To begin to address these questions under the auspices of the Jefferson Project at Lake George, we developed a coupled system to physically model the atmospheric, hydrological, and hydrodynamic aspects of the lake and the surrounding region, which is now running operationally. They are associated with a real-time multi-modal observing system composed of in-situ sensors for atmospheric, stream and lake measurement that supports adaptive sampling driven by forecasted conditions from the models. These data, as appropriate, are used for model verification, and to improve initial conditions via data assimilation. Another goal for the coupled system is to drive ecological models that explain the interaction of flora and fauna in the lake as a food web. In addition, the coupled physical models drive geometric modelling to enable fixed and interactive visualizations of the watershed. To support both the modelling and the observing systems, there is an underlying cyberinfrastructure that includes a high-performance computing cluster and storage system, and data acquisition hardware and software. As such, this capability is a testbed for addressing related issues in other lake watersheds, estuaries and similar ecosystems.

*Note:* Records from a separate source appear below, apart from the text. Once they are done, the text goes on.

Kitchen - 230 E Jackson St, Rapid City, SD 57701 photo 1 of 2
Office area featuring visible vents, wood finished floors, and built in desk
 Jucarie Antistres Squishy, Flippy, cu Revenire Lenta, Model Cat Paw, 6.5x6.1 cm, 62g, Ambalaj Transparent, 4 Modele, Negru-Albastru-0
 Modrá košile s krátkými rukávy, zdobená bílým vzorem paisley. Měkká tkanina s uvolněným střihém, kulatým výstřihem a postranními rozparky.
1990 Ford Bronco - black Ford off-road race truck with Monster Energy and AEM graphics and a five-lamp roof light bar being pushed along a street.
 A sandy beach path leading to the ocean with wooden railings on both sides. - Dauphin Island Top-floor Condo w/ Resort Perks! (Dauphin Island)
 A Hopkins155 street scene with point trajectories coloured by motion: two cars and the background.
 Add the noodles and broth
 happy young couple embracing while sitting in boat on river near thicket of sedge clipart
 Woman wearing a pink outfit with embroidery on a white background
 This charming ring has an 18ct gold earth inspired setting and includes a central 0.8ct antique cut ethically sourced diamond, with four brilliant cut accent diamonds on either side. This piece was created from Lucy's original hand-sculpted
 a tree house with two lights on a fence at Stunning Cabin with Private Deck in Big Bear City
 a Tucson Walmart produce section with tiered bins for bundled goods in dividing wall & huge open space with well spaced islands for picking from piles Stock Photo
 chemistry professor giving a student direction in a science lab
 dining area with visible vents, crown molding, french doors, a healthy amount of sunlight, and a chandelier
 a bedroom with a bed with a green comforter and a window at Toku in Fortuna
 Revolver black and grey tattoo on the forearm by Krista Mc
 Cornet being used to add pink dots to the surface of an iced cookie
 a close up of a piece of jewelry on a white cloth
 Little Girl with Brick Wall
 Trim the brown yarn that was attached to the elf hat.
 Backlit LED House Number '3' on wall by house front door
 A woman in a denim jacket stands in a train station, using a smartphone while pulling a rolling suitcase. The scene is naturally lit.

Atmospheric forcing is considered for both lake circulation and runoff models, the latter of which hydrologically forces the lake. To address the former, we build upon the on-going work with IBM Deep Thunder. It is based, in part, on the ARW core of the Weather Research and Forecasting (WRF) community model. It is run operationally daily (initialized at 00 UTC) nested to 333m horizontal resolution for 36 hours for the watershed and 1-km for 72 hours with high vertical resolution in the lower boundary layer for regional coverage. The former operates in the very large eddy (VLES) regime with no boundary-layer parameterization.
For the runoff, a two-dimensional hydrological model has been implemented. For its daily update, it is driven operationally by the 333m-resolution weather model and has been scaled to utilize 10m-resolution topographic data for the watershed. It supports fully dynamic routing with flow driven by both precipitation and snow melt, including over 400 stream networks with a total length of over 1000 km. The model has been extended for the transport of dissolved salt, originating from road surfaces. One of the applications is to consider potential nutrient loading in the lake driven from storm water runoff.
For the lake circulation, we build upon the on-going work with IBM DeepCurrent, a three-dimensional, hydrodynamic model with a vertical hydrostatic approximation operationally implemented at high-resolution for Lake George (approximately 50 m horizontal, and 2.8 m vertical). It is based, in part, on the Environmental Fluid Dynamics Code (EFDC) community model. The model utilizes data derived from an high-resolution bathymetric survey of the lake, and has been extended to address chlorine ion transport as an indicator of water quality given the tendency of sodium to bind with soil en route to the lake. Operationally, it is driven by the aforementioned meteorological and hydrological models to produce a 36-hour forecast, once per day.
There is an inherent scale gap between each of these models and how a food web model would be driven, which needs to be addressed. The first aspect was the operational implementation of Deep Thunder at the aforementioned VLES scale. To consider issues with the sub-surface flow to properly inform the hydrological model, an off-line land-surface model (NOAH-MP) has been deployed. In order to better understand the movement of biota in the lake, a particle tracking model has been implemented by adapting the Stanford Unstructured Nonhydrostatic Terrain-following Adaptive Navier-Stokes Simulator (SUNTANS) community model. For this application, the lake is modelled at approximately 45m at its highest resolution.
We will present an overview of each of these models along with the results to date, including the model coupling and computing infrastructure required for operations. We will also discuss the automation for the coupled execution, including monitoring, visualization and validation. In addition, we will outline recommendations for future work.